Hal senada disampaikan Ardi Sutedja, pendiri Indonesia Cyber Security Forum (ICSF) yang memandang produk legislasi dadakan DPR ini akan memakan ongkos yang sangat mahal yakni rakyat yang menjadi korban.
Ardi memberi gambaran bahwa 143 juta indonesia adalah pengguna internet. Artinya setengah dari penduduk Indonesia berpotensi menjadi korban dari penerapan sebuah produk undang-undang yang dibuat secara gegabah oleh wakil rakyat di DPR.
“Ini melampaui norma. Jika menyangkut hajat hidup orang banyak harus transparan. Jangan diam-diam membuat sebuah produk uu,” tambah Ardi.
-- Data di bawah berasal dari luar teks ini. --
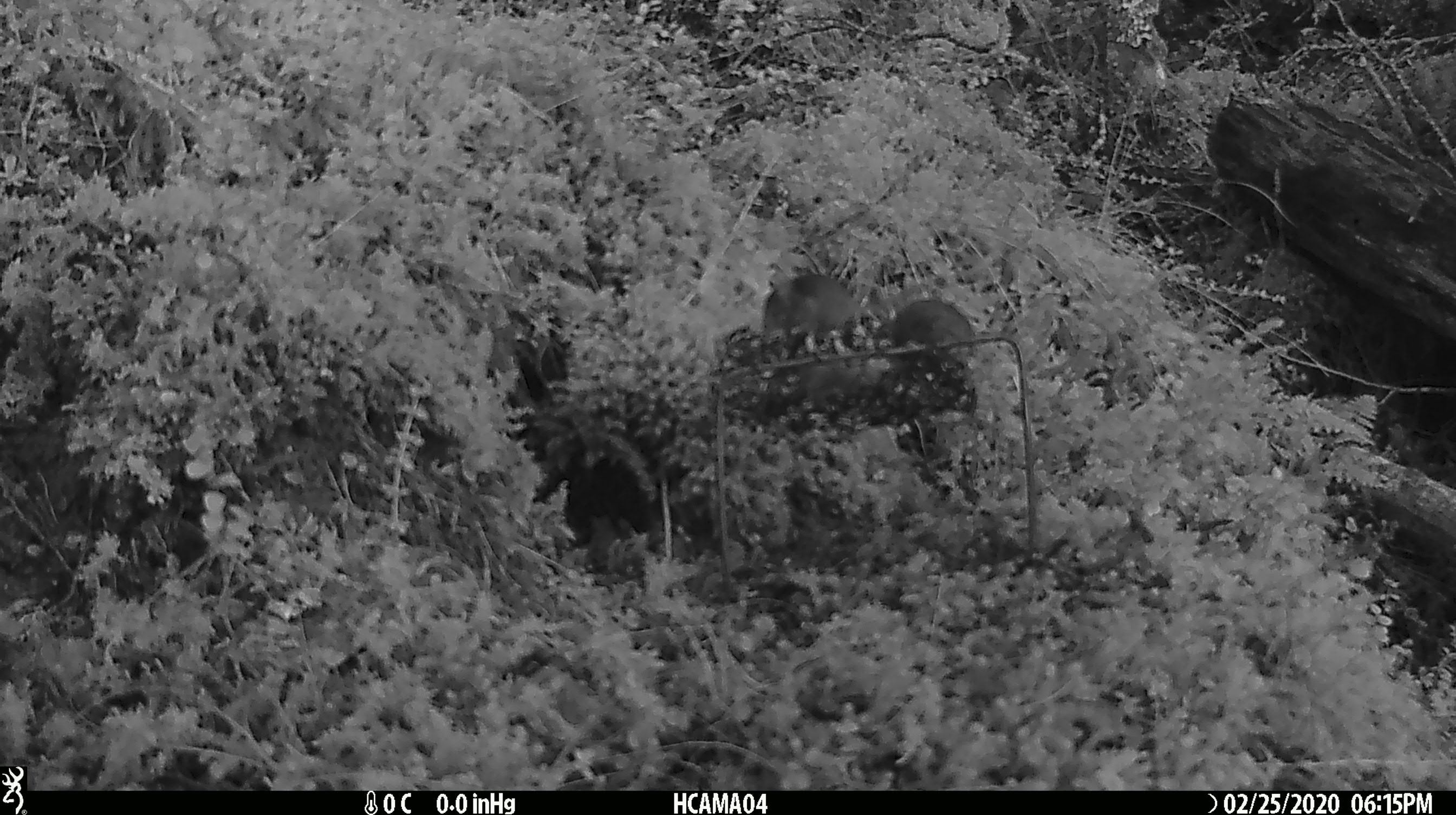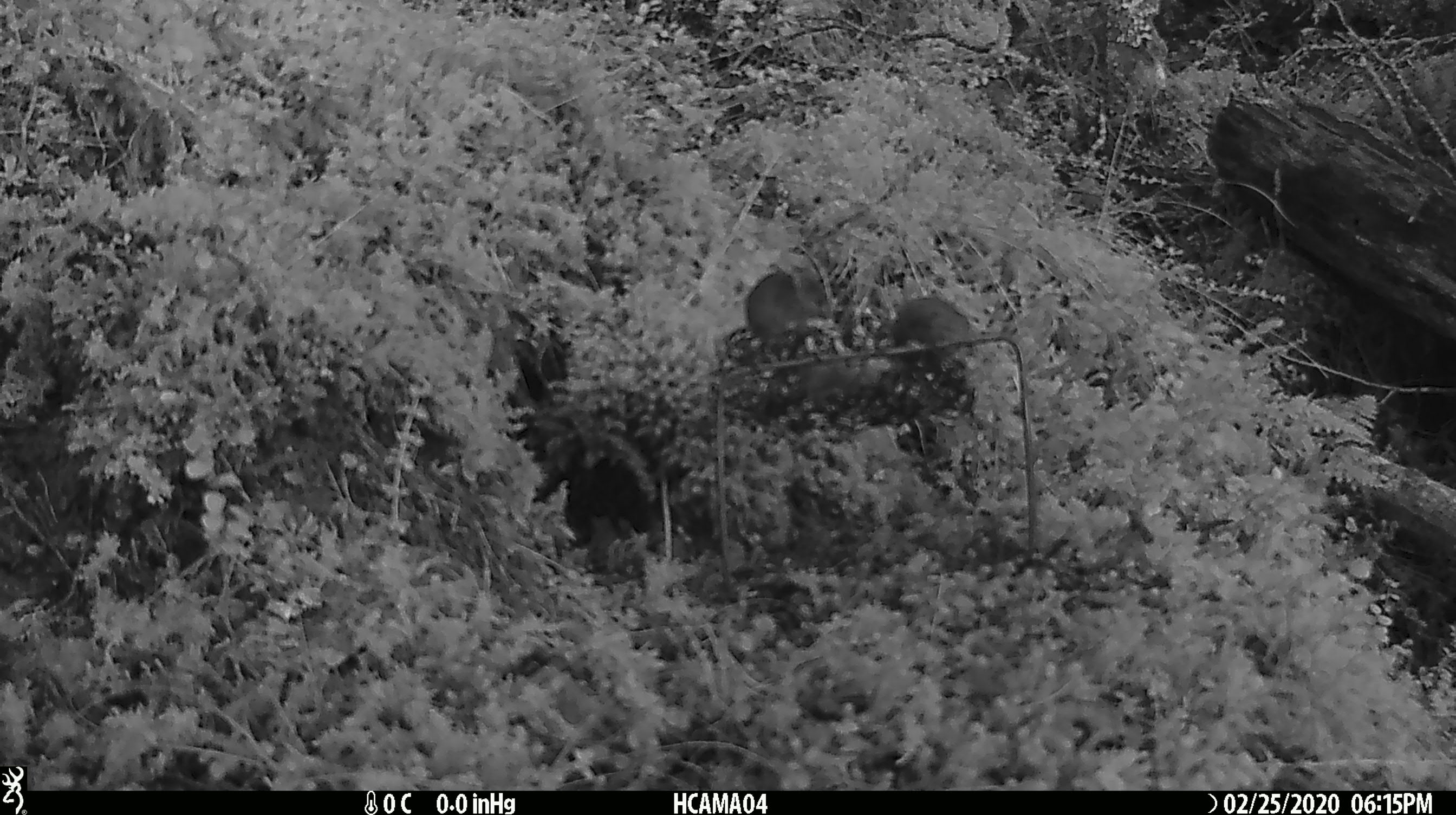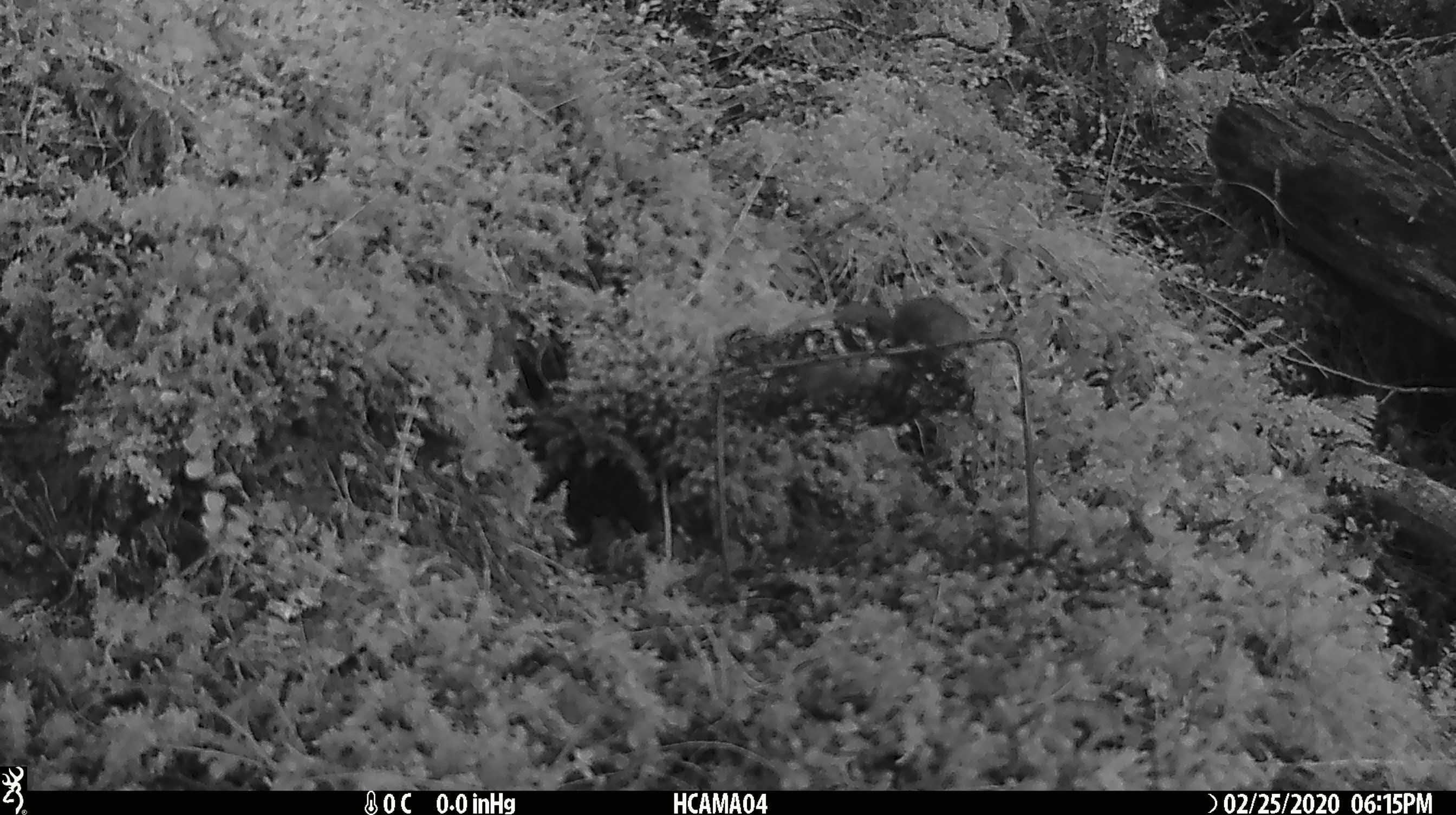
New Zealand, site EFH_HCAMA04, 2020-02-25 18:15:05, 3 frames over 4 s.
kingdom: Animalia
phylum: Chordata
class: Mammalia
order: Rodentia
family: Muridae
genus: Mus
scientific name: Mus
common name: mouse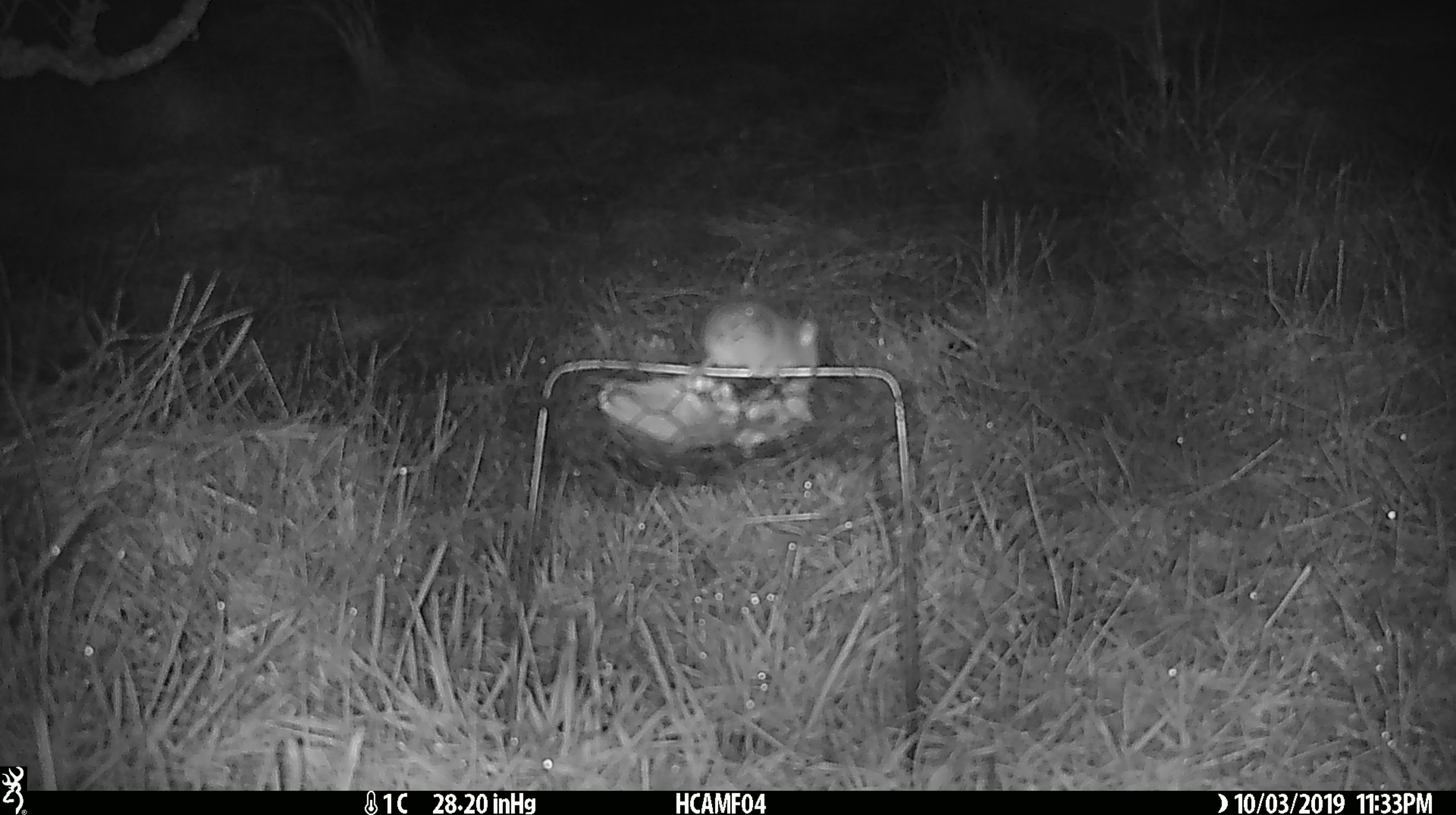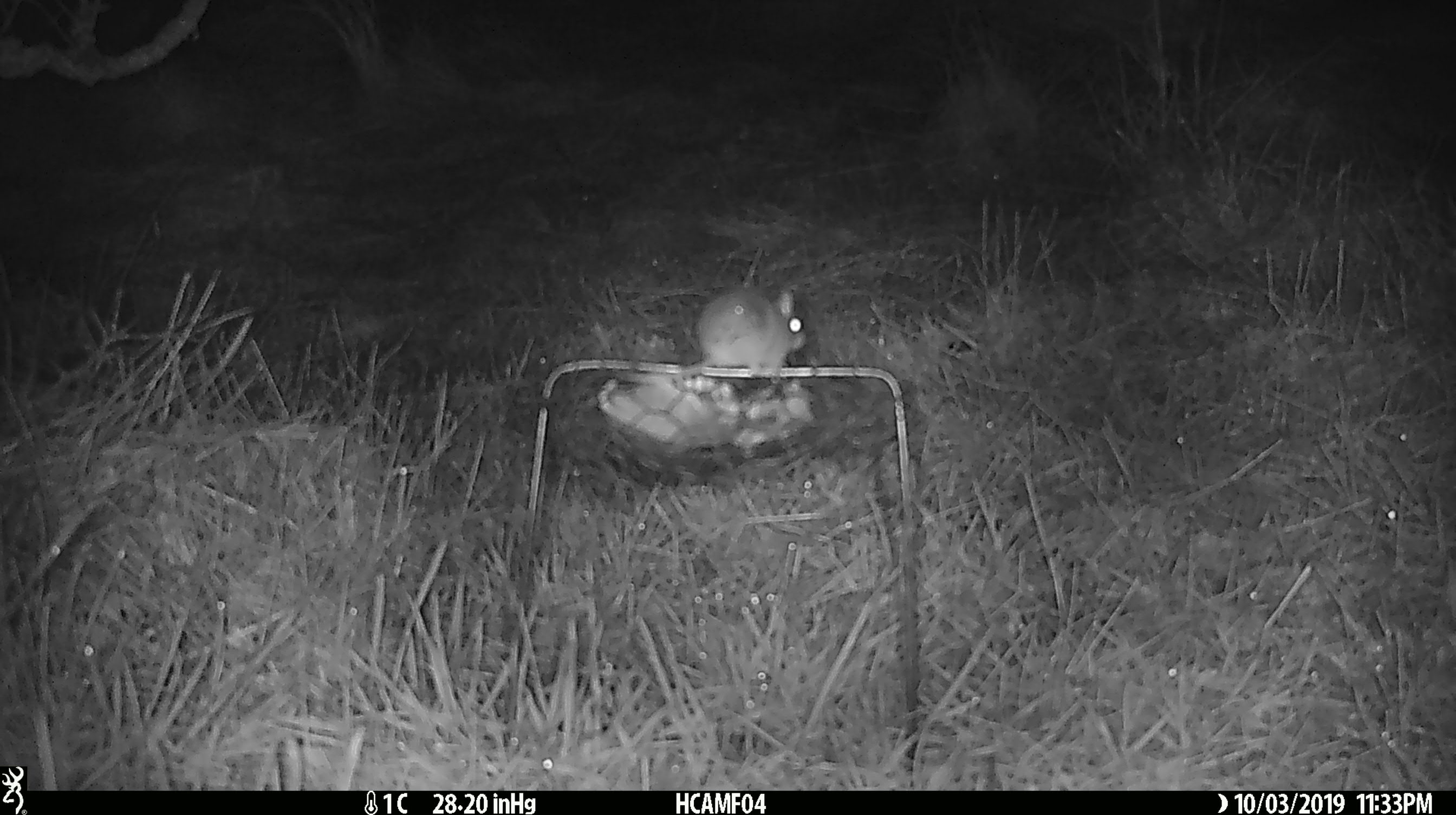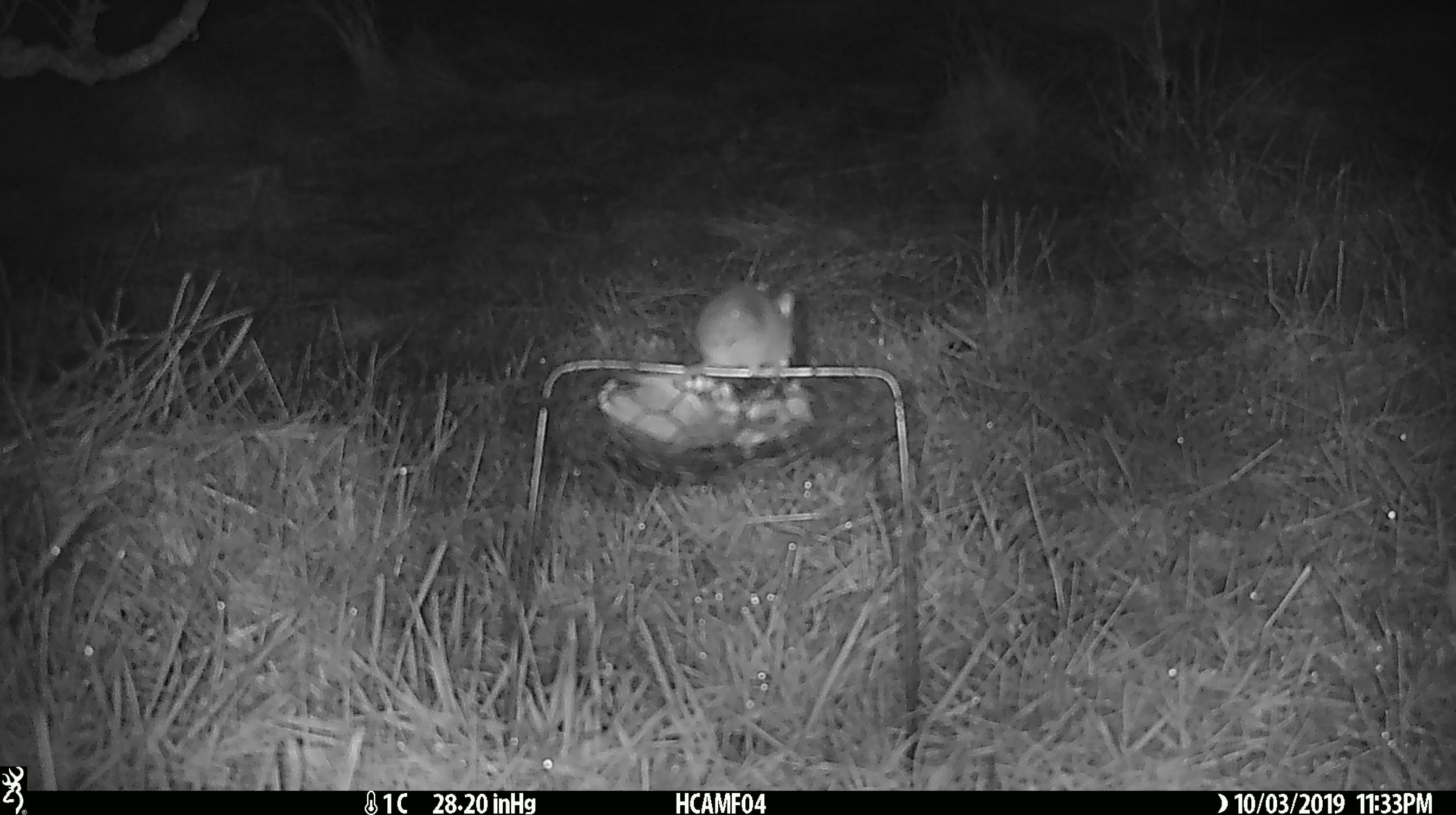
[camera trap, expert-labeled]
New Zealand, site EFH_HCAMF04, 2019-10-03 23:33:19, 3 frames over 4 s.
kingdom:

“UU ini bisa merubah tatanan hidup yang sudah terbangun baik menjadi hancur. Masak untuk hal yang begitu krusial mereka tidak melibatkan pemangku kepentingan,” imbuhnya.
Ardi mengatakan pemaksaan kehendak terhadap sebuah produk undang-undang jelas sebuah gambaran dari upaya membatasi sebuah proses berdemokrasi. Dan hal tersebut menurutnya secara tidak langsung tercantum dalam diktum-diktum RUU KKS yang digagas DPR. (flo/jpnn)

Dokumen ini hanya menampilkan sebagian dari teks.